#### [What you are asked to do]
Return, in full, each line of the entries below that contains the string "КОМПЛЕКСУ". Matching is case-sensitive.

#### [Data to process]
Content starts

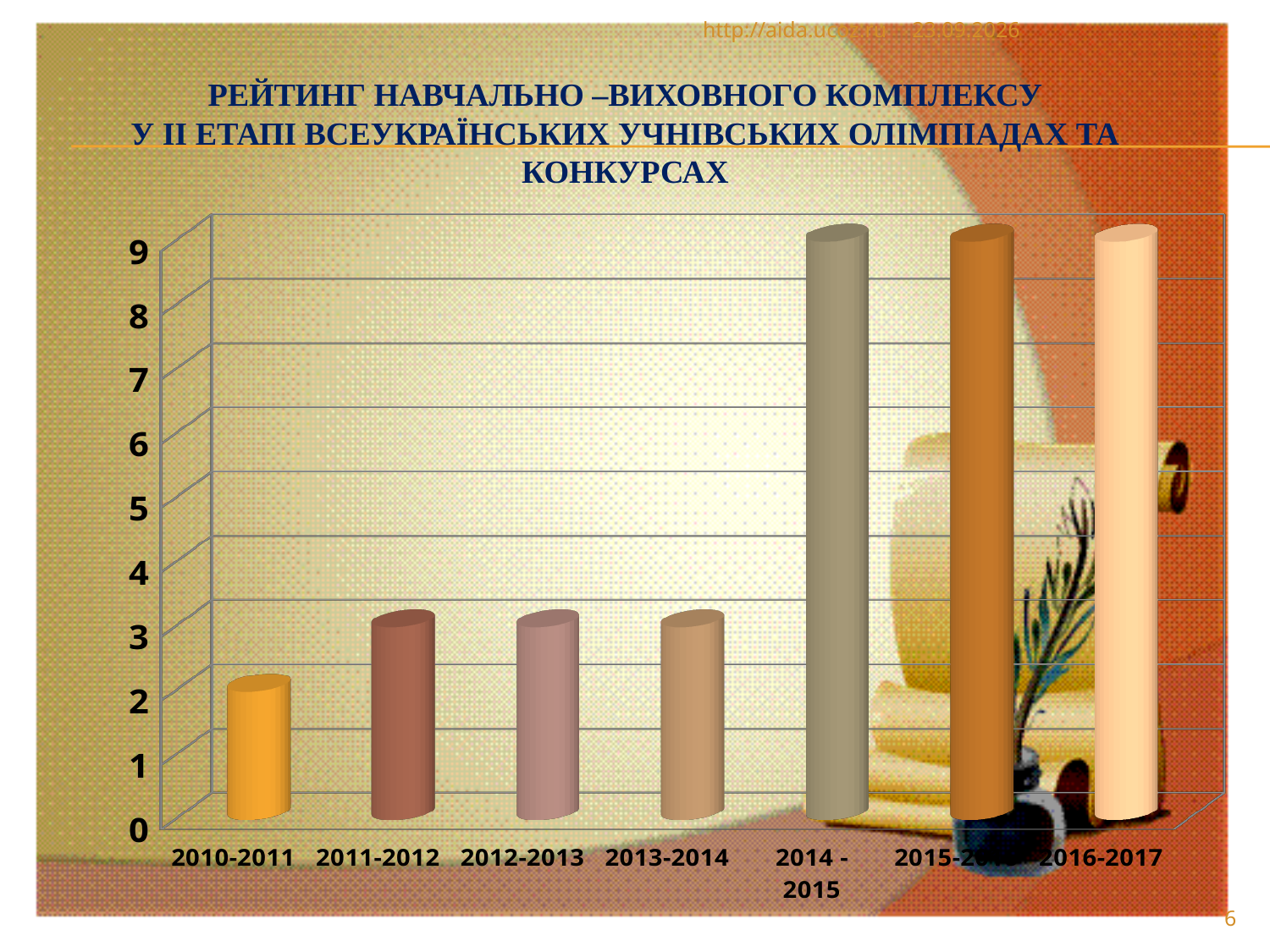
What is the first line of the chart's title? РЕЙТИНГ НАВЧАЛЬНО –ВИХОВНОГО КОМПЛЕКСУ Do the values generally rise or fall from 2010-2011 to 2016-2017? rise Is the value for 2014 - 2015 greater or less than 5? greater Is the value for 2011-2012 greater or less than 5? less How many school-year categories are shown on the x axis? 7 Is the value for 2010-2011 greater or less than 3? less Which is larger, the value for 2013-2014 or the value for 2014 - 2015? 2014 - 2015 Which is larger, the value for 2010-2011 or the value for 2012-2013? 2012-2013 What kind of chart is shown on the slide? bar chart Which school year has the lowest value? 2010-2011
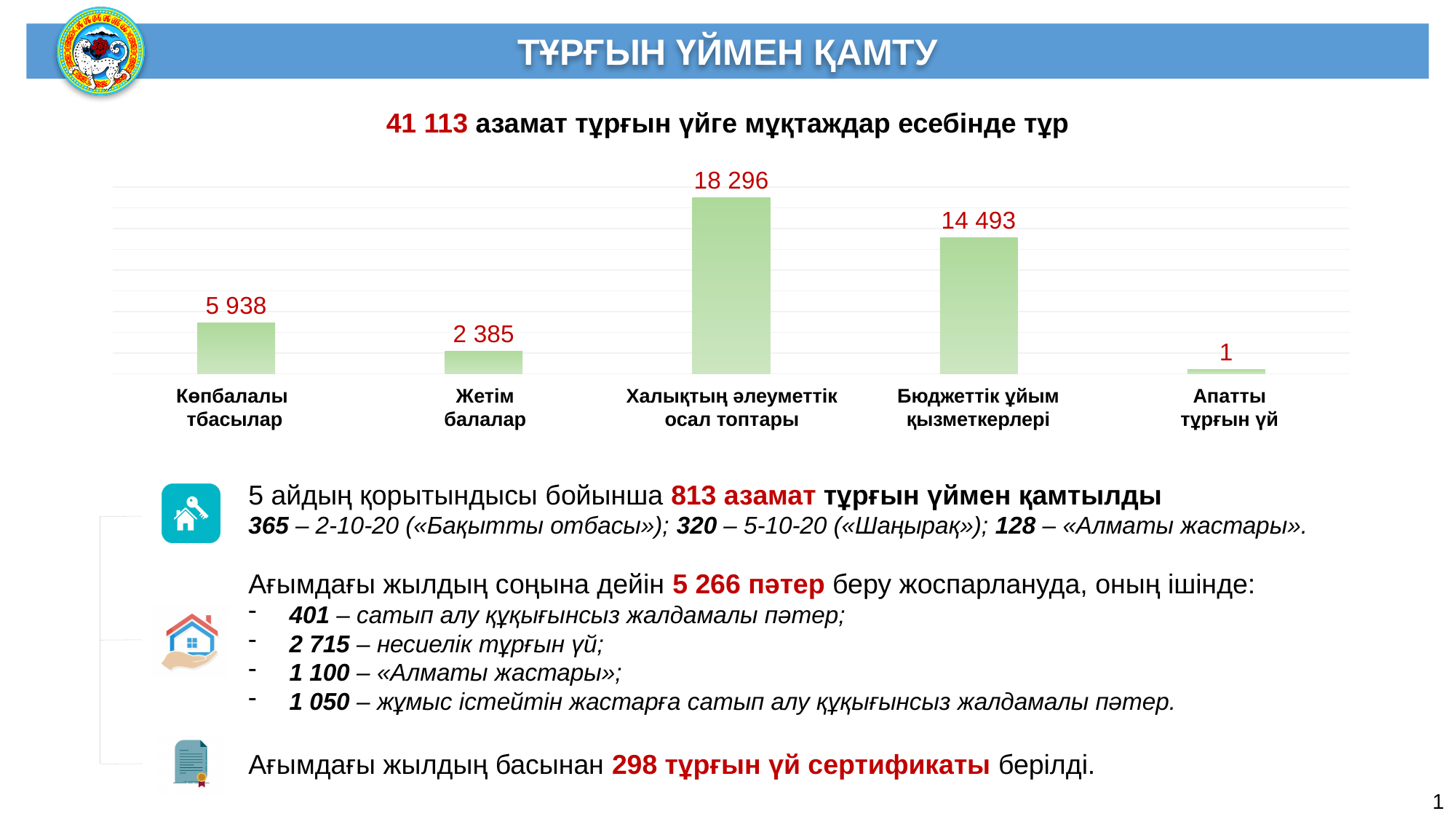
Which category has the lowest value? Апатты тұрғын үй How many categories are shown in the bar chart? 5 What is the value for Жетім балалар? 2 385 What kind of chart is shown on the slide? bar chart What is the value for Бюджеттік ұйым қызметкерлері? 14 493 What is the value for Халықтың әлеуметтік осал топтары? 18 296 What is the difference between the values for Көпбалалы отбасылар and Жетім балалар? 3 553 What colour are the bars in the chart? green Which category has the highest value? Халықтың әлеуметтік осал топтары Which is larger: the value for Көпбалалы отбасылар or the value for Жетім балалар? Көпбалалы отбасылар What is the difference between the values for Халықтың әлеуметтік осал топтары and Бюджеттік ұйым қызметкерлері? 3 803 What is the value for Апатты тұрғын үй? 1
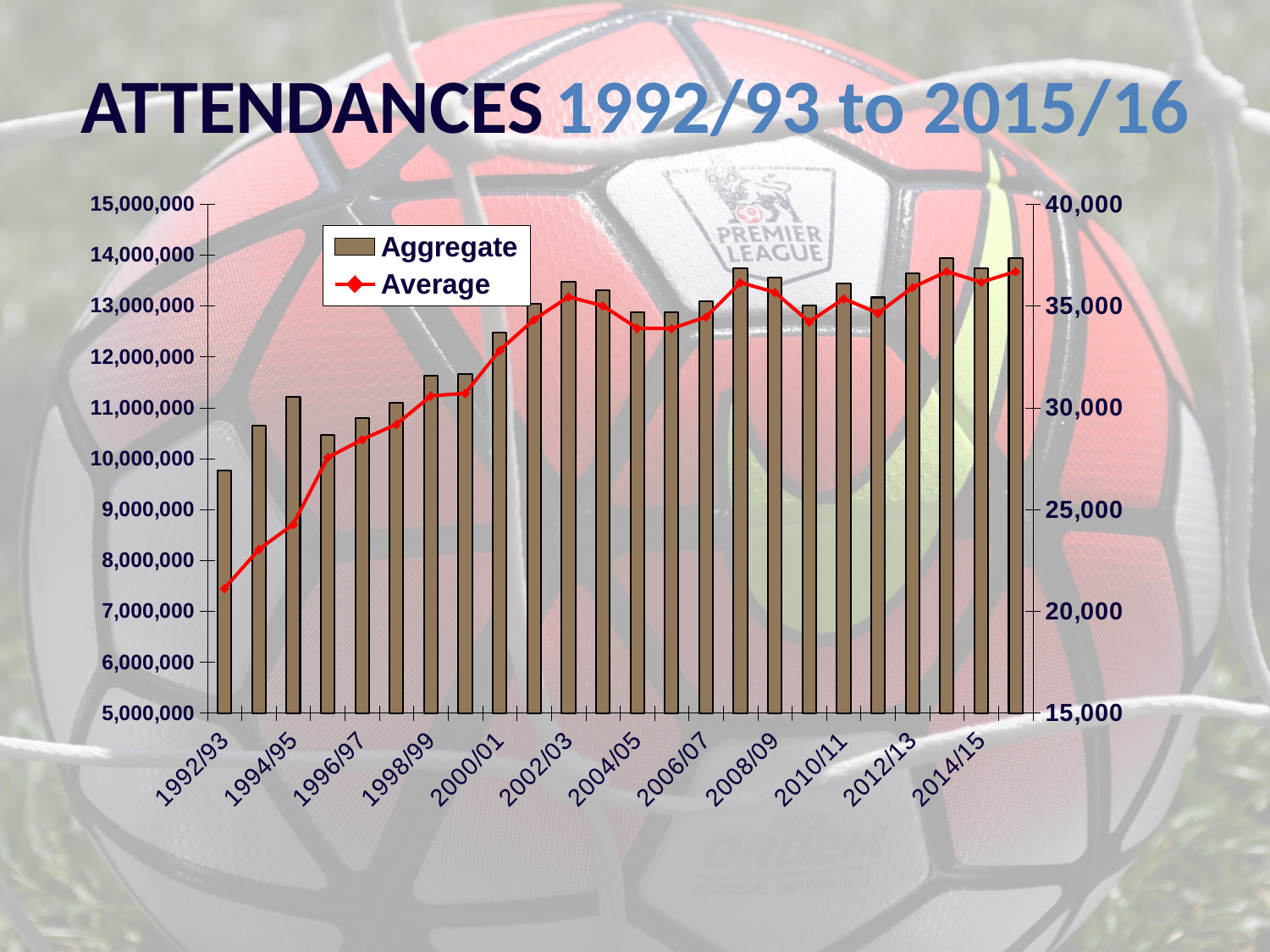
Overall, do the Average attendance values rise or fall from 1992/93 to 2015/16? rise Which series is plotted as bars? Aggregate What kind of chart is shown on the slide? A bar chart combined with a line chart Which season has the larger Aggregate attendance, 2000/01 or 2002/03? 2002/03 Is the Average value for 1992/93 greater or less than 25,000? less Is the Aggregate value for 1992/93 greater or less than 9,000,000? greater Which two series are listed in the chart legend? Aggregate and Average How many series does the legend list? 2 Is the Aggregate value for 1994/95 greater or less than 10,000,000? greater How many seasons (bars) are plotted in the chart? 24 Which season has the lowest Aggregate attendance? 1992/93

Content ends
Content starts

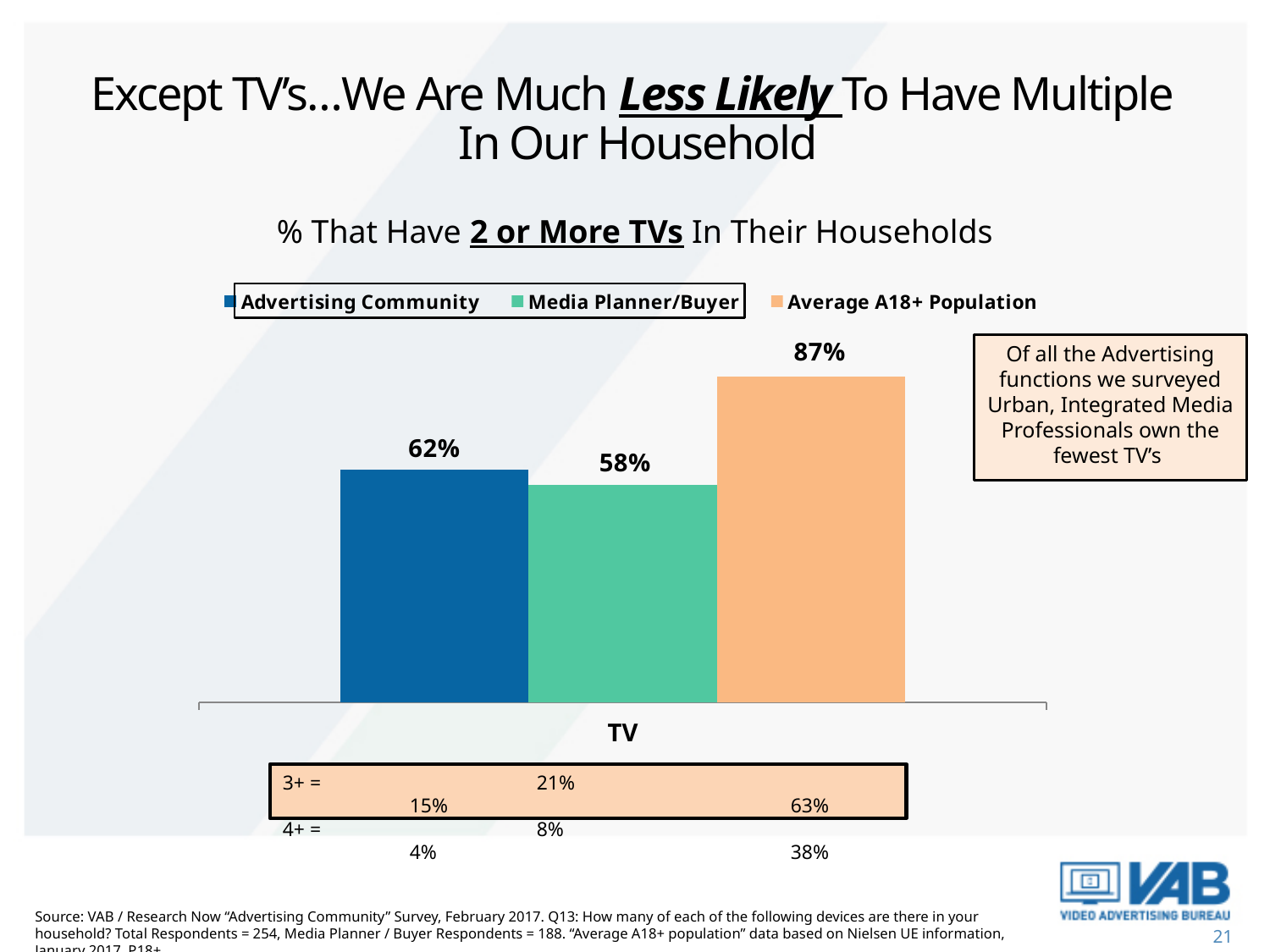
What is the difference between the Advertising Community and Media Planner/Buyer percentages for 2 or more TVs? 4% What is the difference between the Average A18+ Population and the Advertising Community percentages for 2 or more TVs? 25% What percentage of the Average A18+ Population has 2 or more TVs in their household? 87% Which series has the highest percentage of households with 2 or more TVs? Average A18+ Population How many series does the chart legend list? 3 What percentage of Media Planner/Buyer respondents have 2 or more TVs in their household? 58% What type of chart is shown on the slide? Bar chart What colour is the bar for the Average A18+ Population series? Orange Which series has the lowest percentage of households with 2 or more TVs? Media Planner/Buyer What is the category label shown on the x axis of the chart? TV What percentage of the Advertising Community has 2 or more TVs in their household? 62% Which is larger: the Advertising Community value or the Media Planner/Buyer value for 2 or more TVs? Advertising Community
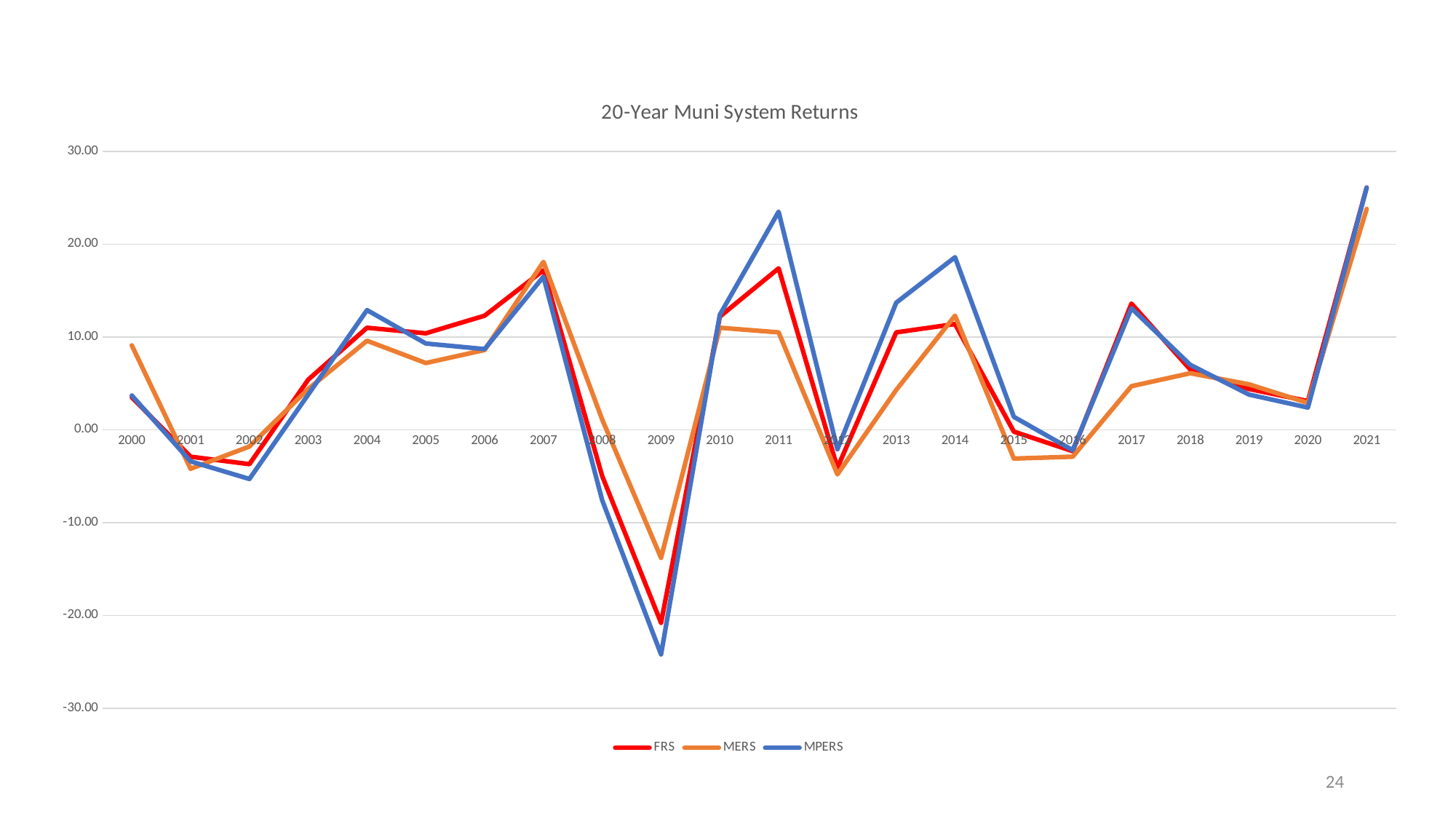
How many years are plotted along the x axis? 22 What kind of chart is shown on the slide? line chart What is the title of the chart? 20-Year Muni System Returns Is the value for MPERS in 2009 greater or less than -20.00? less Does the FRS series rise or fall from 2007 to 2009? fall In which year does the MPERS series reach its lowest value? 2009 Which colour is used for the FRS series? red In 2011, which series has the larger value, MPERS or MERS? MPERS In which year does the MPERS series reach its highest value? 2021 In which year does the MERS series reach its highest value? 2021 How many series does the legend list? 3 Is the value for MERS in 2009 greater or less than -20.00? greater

Content ends
Content starts

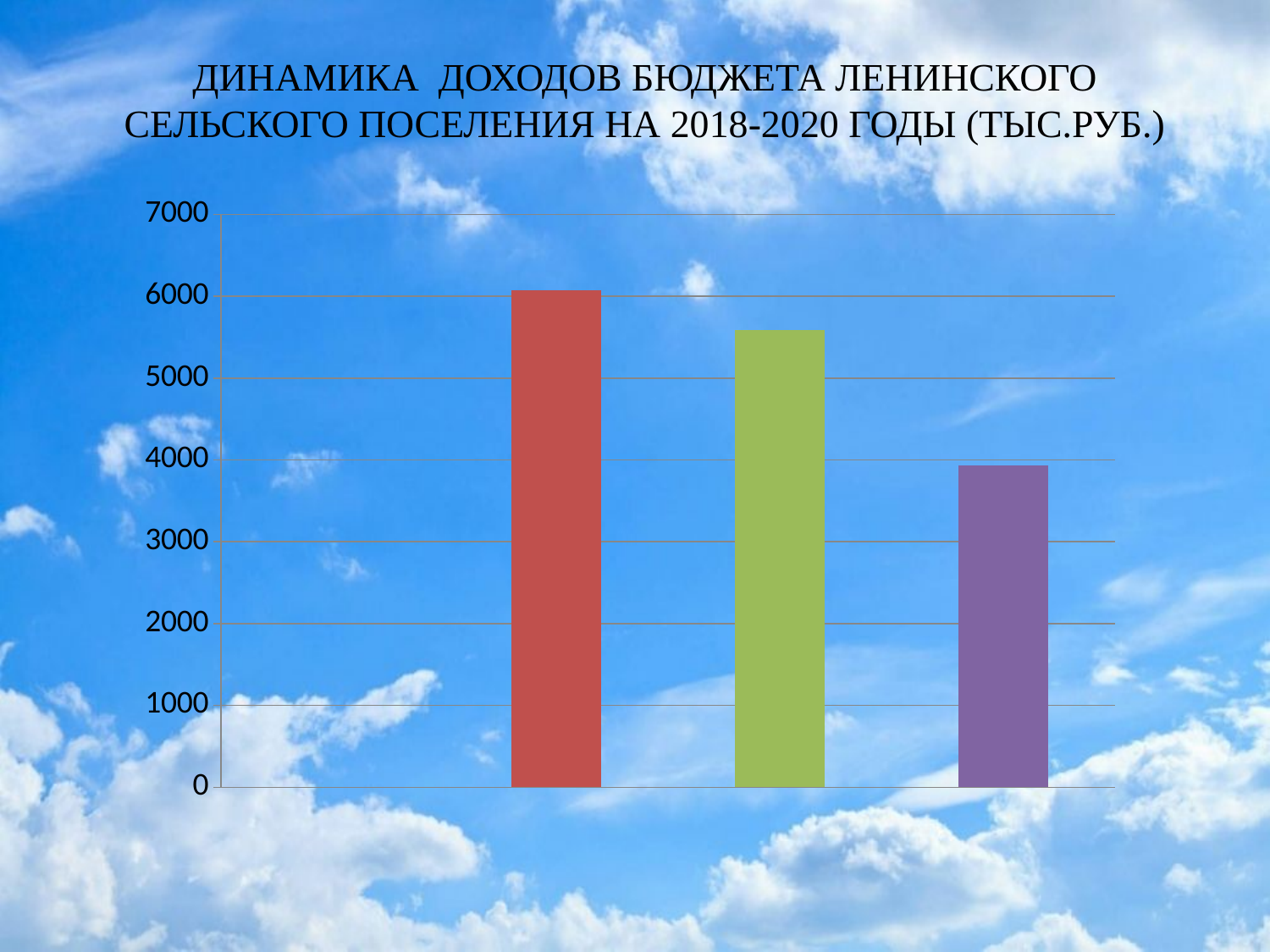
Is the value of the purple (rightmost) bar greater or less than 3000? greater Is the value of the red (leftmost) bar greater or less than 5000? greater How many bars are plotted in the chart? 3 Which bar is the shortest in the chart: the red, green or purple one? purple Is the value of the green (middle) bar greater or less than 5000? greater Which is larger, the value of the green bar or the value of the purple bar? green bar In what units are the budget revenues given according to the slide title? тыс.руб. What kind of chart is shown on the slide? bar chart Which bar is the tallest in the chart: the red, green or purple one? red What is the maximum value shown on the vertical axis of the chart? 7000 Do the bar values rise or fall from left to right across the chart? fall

Content ends

#### [Output of the task]
What is the first line of the chart's title? РЕЙТИНГ НАВЧАЛЬНО –ВИХОВНОГО КОМПЛЕКСУ Do the values generally rise or fall from 2010-2011 to 2016-2017? rise Is the value for 2014 - 2015 greater or less than 5? greater Is the value for 2011-2012 greater or less than 5? less How many school-year categories are shown on the x axis? 7 Is the value for 2010-2011 greater or less than 3? less Which is larger, the value for 2013-2014 or the value for 2014 - 2015? 2014 - 2015 Which is larger, the value for 2010-2011 or the value for 2012-2013? 2012-2013 What kind of chart is shown on the slide? bar chart Which school year has the lowest value? 2010-2011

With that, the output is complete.